__Task statement__: Copy the entries below word for word, beginning with the first one and ending with the line that contains "2.92 meters".

__Data for processing__:
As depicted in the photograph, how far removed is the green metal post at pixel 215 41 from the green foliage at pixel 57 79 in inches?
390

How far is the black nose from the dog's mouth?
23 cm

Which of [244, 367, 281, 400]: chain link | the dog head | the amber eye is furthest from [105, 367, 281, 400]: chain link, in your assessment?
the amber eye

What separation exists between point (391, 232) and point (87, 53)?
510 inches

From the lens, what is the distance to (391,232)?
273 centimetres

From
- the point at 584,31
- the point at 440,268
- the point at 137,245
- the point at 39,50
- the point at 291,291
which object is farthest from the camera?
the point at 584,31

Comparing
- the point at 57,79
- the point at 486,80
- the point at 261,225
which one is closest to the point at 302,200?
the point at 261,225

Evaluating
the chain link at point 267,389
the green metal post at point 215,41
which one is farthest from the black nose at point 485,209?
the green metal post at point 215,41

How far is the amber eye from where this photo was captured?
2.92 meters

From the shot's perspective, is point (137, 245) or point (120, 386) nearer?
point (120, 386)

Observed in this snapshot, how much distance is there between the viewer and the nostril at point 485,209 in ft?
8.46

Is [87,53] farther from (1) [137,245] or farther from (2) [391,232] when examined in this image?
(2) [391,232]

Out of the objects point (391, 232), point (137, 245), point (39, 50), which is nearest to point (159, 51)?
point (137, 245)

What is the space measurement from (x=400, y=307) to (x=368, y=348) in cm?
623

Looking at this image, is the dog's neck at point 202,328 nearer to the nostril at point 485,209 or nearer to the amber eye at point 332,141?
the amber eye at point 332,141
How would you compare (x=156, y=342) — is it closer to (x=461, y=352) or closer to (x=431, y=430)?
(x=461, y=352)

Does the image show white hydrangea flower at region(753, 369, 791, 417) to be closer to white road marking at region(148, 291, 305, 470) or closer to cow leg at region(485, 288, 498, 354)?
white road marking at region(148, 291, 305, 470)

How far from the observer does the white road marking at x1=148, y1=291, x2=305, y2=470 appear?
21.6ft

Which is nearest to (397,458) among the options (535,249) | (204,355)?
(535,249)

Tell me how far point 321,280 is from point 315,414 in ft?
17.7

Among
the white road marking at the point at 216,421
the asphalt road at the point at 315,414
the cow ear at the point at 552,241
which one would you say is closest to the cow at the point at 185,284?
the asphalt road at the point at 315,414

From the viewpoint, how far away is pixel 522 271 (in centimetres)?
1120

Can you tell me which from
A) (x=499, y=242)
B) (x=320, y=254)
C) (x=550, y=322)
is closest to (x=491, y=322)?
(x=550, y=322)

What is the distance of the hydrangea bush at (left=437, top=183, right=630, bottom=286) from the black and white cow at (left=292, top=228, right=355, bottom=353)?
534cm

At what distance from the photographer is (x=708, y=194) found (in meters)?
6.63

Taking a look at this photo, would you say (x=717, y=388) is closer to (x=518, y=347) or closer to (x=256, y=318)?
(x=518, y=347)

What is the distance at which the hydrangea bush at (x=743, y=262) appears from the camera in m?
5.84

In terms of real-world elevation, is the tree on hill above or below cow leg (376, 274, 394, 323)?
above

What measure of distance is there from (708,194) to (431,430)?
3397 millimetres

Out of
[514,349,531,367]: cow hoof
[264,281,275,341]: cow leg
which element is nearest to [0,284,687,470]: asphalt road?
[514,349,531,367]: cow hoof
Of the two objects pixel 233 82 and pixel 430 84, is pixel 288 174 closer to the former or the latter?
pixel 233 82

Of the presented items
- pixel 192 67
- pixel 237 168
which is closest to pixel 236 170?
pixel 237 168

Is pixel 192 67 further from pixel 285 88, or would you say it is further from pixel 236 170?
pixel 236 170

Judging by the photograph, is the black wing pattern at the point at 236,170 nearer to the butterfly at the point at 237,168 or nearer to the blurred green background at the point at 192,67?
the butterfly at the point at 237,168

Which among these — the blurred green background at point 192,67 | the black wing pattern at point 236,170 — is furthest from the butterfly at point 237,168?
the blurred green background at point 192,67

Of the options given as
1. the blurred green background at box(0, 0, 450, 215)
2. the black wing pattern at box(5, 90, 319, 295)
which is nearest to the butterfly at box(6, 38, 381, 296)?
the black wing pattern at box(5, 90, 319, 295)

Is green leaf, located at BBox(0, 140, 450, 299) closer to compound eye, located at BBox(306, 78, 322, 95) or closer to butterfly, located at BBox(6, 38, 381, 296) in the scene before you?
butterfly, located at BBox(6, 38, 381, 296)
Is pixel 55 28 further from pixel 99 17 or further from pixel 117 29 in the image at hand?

__Solution for this exercise__:
As depicted in the photograph, how far removed is the green metal post at pixel 215 41 from the green foliage at pixel 57 79 in inches?
390

How far is the black nose from the dog's mouth?
23 cm

Which of [244, 367, 281, 400]: chain link | the dog head | the amber eye is furthest from [105, 367, 281, 400]: chain link, in your assessment?
the amber eye

What separation exists between point (391, 232) and point (87, 53)?
510 inches

From the lens, what is the distance to (391,232)?
273 centimetres

From
- the point at 584,31
- the point at 440,268
- the point at 137,245
- the point at 39,50
- the point at 291,291
which object is farthest from the camera?
the point at 584,31

Comparing
- the point at 57,79
- the point at 486,80
- the point at 261,225
which one is closest to the point at 302,200?
the point at 261,225

Evaluating
the chain link at point 267,389
the green metal post at point 215,41
which one is farthest from the black nose at point 485,209?
the green metal post at point 215,41

How far is the amber eye from where this photo was captured?
2.92 meters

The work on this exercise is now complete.